Rinse and sort the beans, discarding any stones or shriveled beans. You can soak the beans overnight in cold water (cover with several inches of water) OR pour enough boiling water over them to cover by a few inches and soak them for an hour OR skip the pre-soaking step. Soaking will speed up the cooking process. Add beans to a large pot with water. Add oregano, bay leaves, sage and salt. Bring the beans to a boil and reduce heat to a simmer. Cook until the beans are soft, but not quite done. The time will vary depending on how large, dry, or old your beans are, and if you have pre-soaked them, from anywhere from 30 minutes to an hour and a half.

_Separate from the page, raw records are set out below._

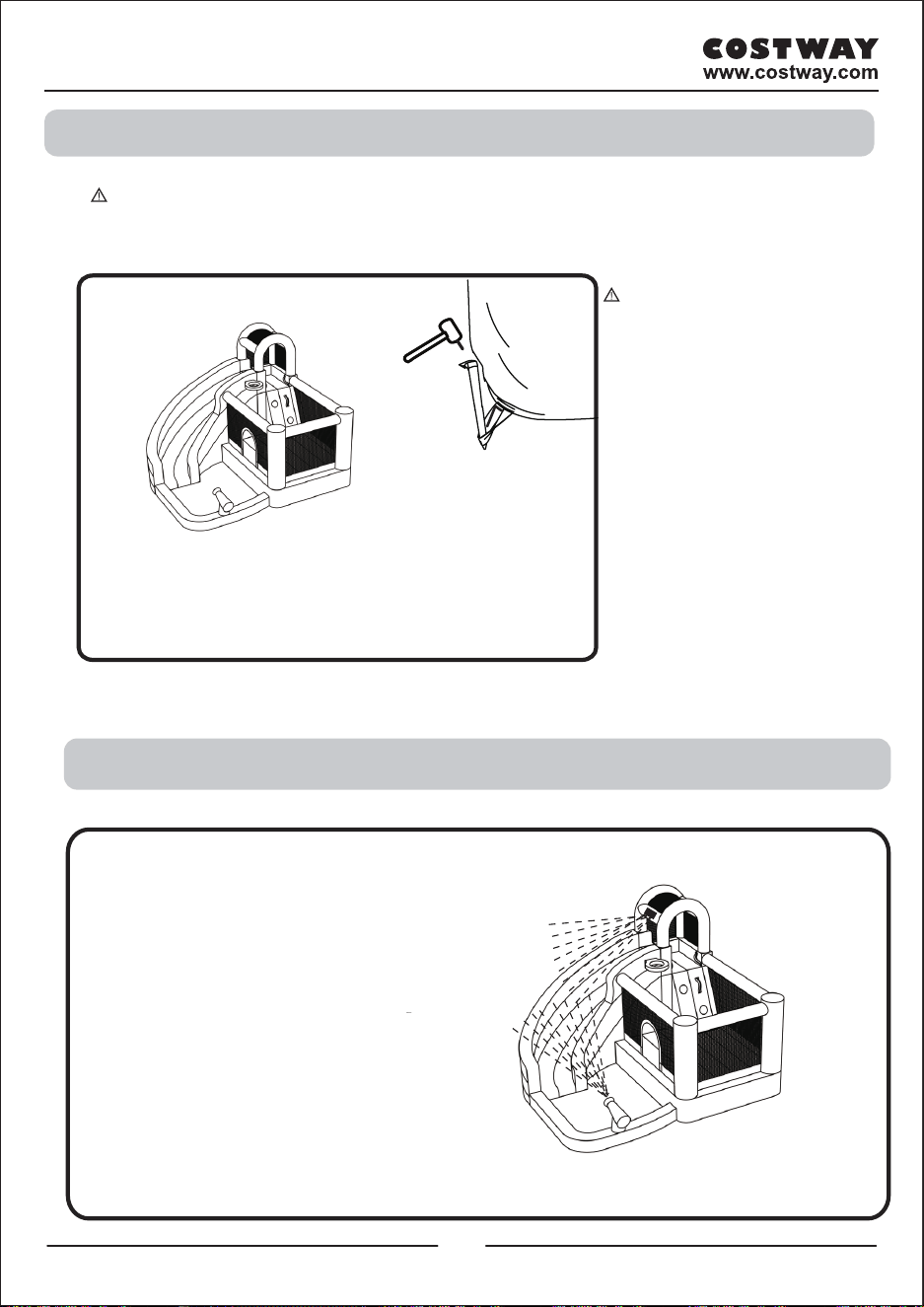 COSTWAY
www.costway.com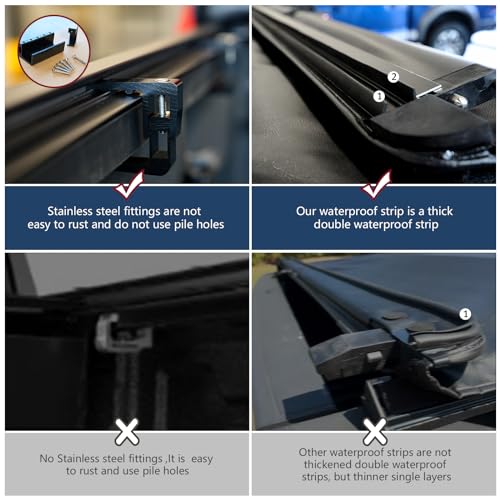 2
1

Stainless steel fittings are not easy to rust and do not use pile holes

Our waterproof strip is a thick double waterproof strip

1

No Stainless steel fittings ,It is easy to rust and use pile holes

Other waterproof strips are not thickened double waterproof strips, but thinner single layers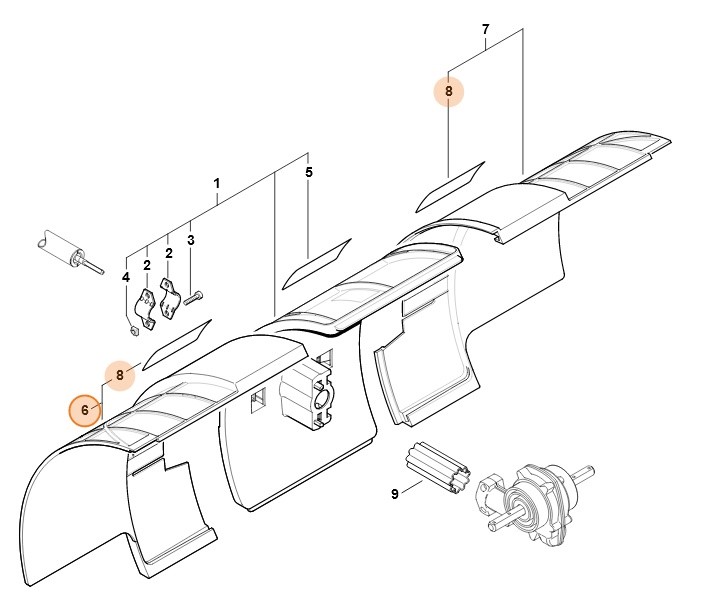 7
8
1
5
2
2
3
4
8
6
9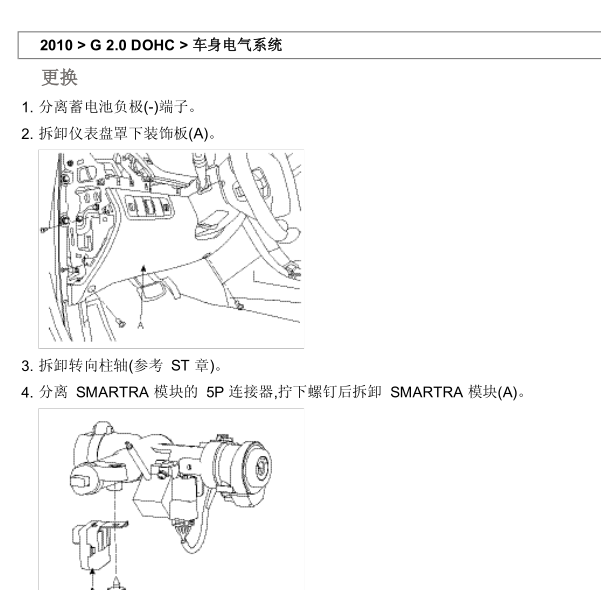 2010 > G 2.0 DOHC > 车身电气系统

更换

1. 分离蓄电池负极(-)端子。

2. 拆卸仪表盘罩下装饰板(A)。

A

3. 拆卸转向柱轴(参考 ST 章)。

4. 分离 SMARTRA 模块的 5P 连接器,拧下螺钉后拆卸 SMARTRA 模块(A)。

While the beans are cooking, sauté onions and peppers in olive oil until soft. Add chili powder, chili purée, cumin, and garlic. Sauté until spices are fragrant. Remove from heat. When the beans are cooked, fish out and discard the bay leaves, stems of oregano, and sage leaves from the pot. Remove, but reserve, extra cooking liquid until there is about ½ inch of liquid above beans. Add the onion mixture and salt to the pot of beans. Cook another hour or so until thickened. Add reserved liquid if needed. Add half of the orange juice, and simmer. Adjust chili heat at this point – you may or may not want to add more of your chili paste. Just before serving, add remaining orange juice, lime juice, and vinegar. Salt to taste. Garnish with chopped fresh cilantro. Serve with corn tortillas, and/or rice, and garnishes.

 


Gratin of White Bean, Zucchini, Tomato

white bean gratin

We first posted this recipe three years ago, after it had become a perennial favorite in our households. A go-to for using up summer zucchini, this gratin is hearty enough to satisfy winter appetites. The zucchini can be replaced with delicata or butternut, but you’ll have to increase the cooking time. The gratin also could be assembled and baked in the oven for about 30 minutes before being broiled.  We demoed this for USBG as part of our January heirloom bean theme; we used fresh dried beans rather than canned ones. The original recipe came from The Washington Post so many years ago they don’t have it in their archives any more!

3 T olive oil
3 zucchini, cut into chunks
1 onion, chopped
3 garlic cloves, chopped
1 ½ C canned plum tomatoes, with their juice
2 T fresh thyme
4 basil leaves, torn into small pieces
1 15-oz can white beans – cannellini, navy or great northern, drained and rinsed
salt and pepper to taste
3/4 C shredded Parmesan cheese

Heat a skillet and add olive oil; when oil is hot, add zucchini and saute over medium-high heat until lightly browned; remove with slotted spoon and reserve.  Add onion and garlic, turn heat down, cover and cook gently, stirring occasionally to prevent scorching, five minutes, until onion is soft and translucent.  Add tomatoes, bring to a simmer, cook another five minutes.  Add thyme, basil, beans and zucchini.  Simmer five minutes, taste for seasoning.  Pour mixture into a gratin dish and top with shredded cheese. Place gratin under pre-heated broiler five minutes or until cheese is lightly brown and melted.  Serve immediately.